• _Task directions_
Taking the entries below, transcribe only the lines starting with the one with "Idioms anchor chart: Ela" and going on through the one with "Harmonogram projektu –", exactly as written, without the pictures.

• _Input material_
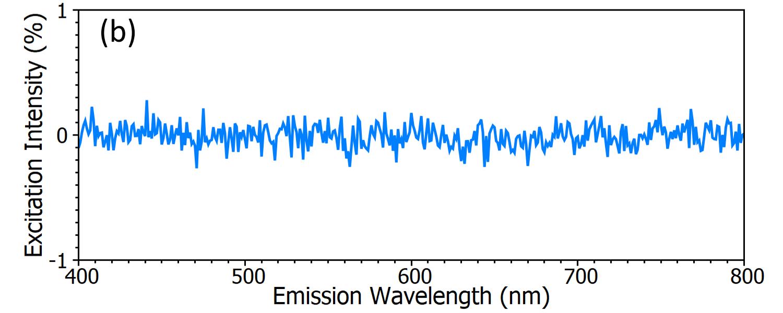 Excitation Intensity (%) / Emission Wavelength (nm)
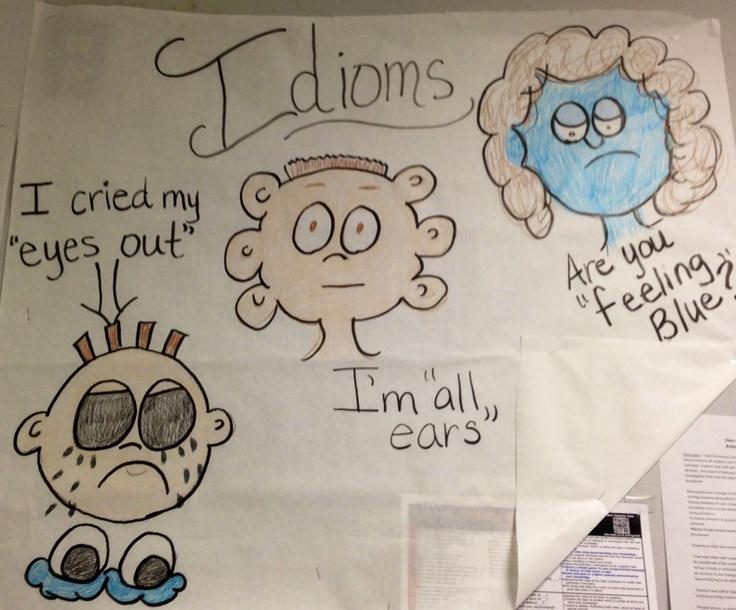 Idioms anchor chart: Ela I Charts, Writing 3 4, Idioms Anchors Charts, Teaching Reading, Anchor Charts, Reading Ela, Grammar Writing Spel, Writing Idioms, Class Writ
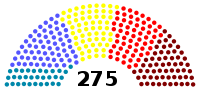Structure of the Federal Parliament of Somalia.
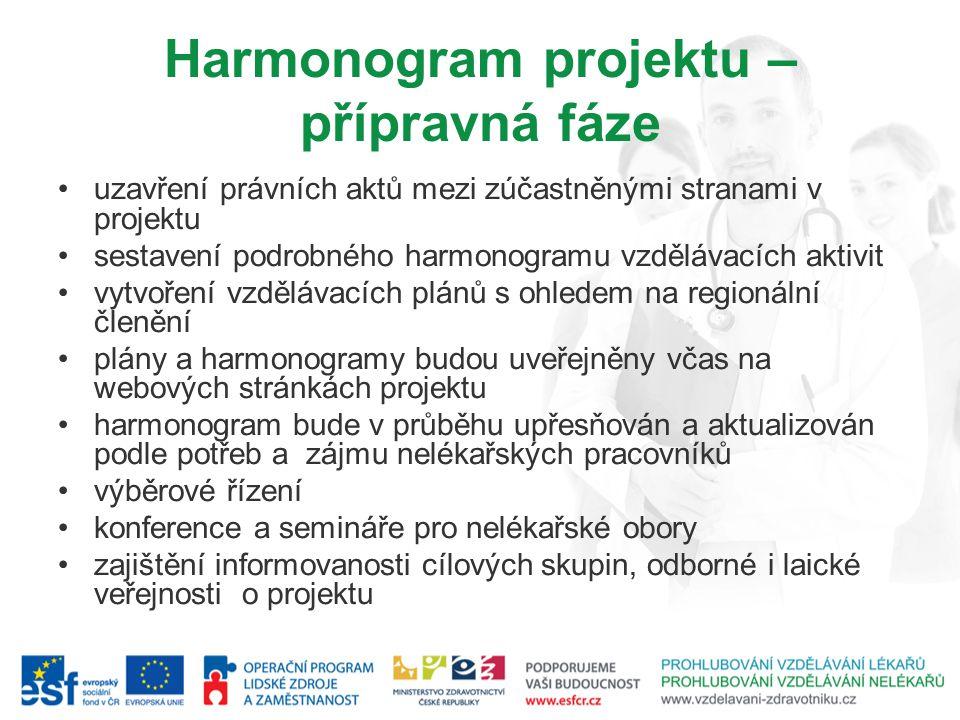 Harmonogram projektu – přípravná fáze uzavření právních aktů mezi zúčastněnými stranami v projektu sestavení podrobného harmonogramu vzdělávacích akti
...
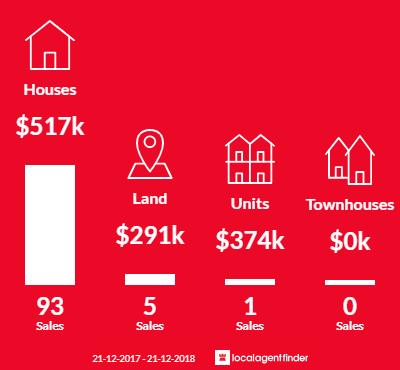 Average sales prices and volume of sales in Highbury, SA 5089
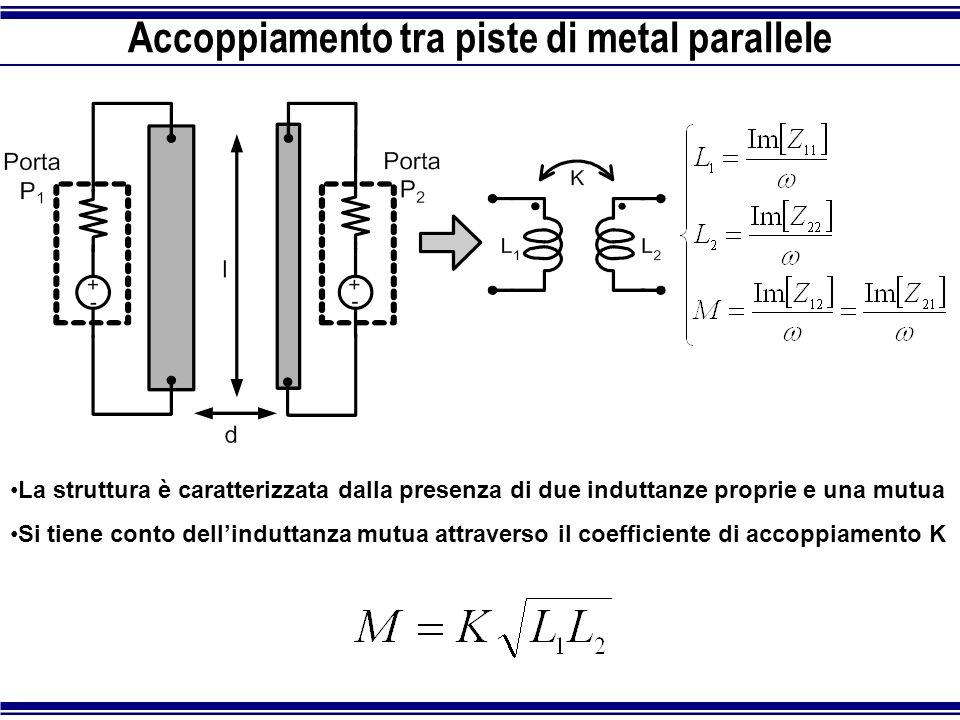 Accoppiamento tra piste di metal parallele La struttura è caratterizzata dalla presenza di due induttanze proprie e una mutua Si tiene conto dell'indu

• _Task solution_
 Idioms anchor chart: Ela I Charts, Writing 3 4, Idioms Anchors Charts, Teaching Reading, Anchor Charts, Reading Ela, Grammar Writing Spel, Writing Idioms, Class Writ
Structure of the Federal Parliament of Somalia.
 Harmonogram projektu – přípravná fáze uzavření právních aktů mezi zúčastněnými stranami v projektu sestavení podrobného harmonogramu vzdělávacích akti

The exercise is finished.